**WAS ZU TUN IST**
Nenne alle Geräte, die laut dem Artikel über die Handy-Durchsuchung im Asylverfahren Asylbewerber*innen ohne Ausweispapiere im Rahmen der Mitwirkungspflicht übergeben sollen.

Asylverfahren: Handy-Durchsuchung bringt keine Vorteile

Seit September 2017 darf das Bundesamt für Asyl die Mobiltelefone von Geflüchteten auswerten. Das erntete bereits Kritik, die Technik sei viel zu teuer und das Verfahren außerdem verfassungswidrig. Eine erste Stellungnahme des Innenministeriums zeigt nun: der Nutzen ist verschwindend gering.

Für Geflüchtete kann das Smartphone Werkzeug der Befreiung und digitale Falltür zugleich sein. – Public Domain FOX

Zeig mir dein Telefon und ich glaube dir, wer du bist. So könnte man das Projekt betiteln, mit dem das Bundesamt für Asyl seit September 2017 Asylbewerber*innen tief in die Privatsphäre blickt. Wer keine Ausweispapiere vorlegen kann, soll im Rahmen der Mitwirkungspflicht sein Handy, Tablet oder Laptop rüberreichen. Wer sich weigert, kann durchsucht werden.

Laut Bundesregierung hat das BAMF allein im Jahr 2017 für 4,8 Millionen Euro Geräte und Software zur Datenauslese angeschafft. Was es nutzt? Dazu hat sich die Regierung nun erstmals geäußert – in der Antwort auf eine kleine Anfrage der Linksfraktion. Die kurze Fassung: Der Verdacht, dass Asylbewerber*innen bei der Angabe ihrer Identität im großen Umfang betrügen, bestätigt sich nicht.

**DATENAUFLISTUNG**
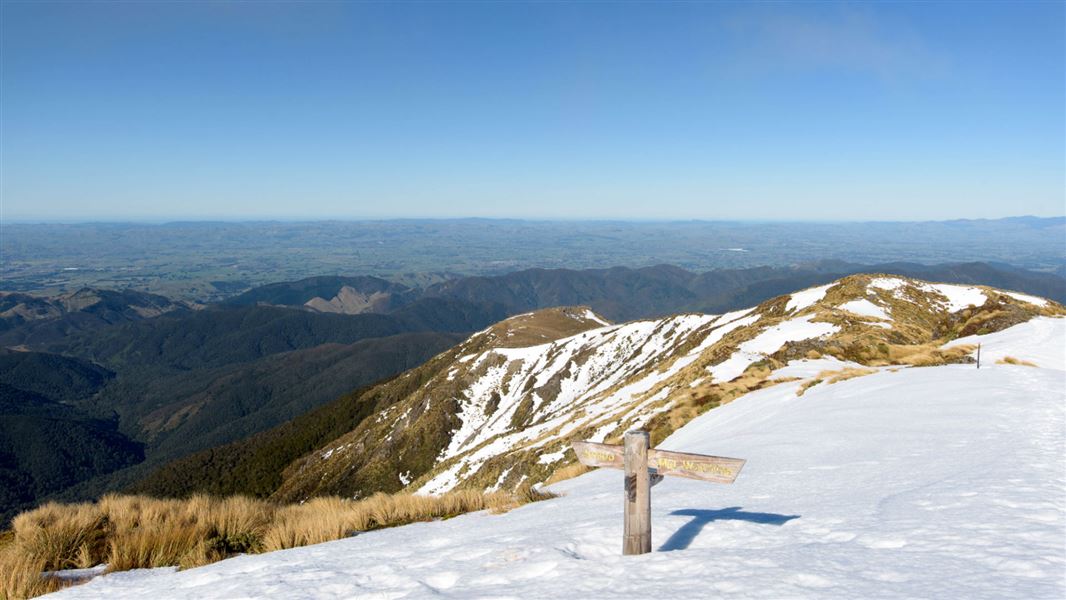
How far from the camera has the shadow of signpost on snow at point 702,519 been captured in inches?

==

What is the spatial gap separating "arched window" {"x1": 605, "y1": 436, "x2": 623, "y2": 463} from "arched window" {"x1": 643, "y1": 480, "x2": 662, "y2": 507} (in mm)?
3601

**SCHRIFTLICHE ANTWORT**
Es sind das Handy, das Tablet und der Laptop.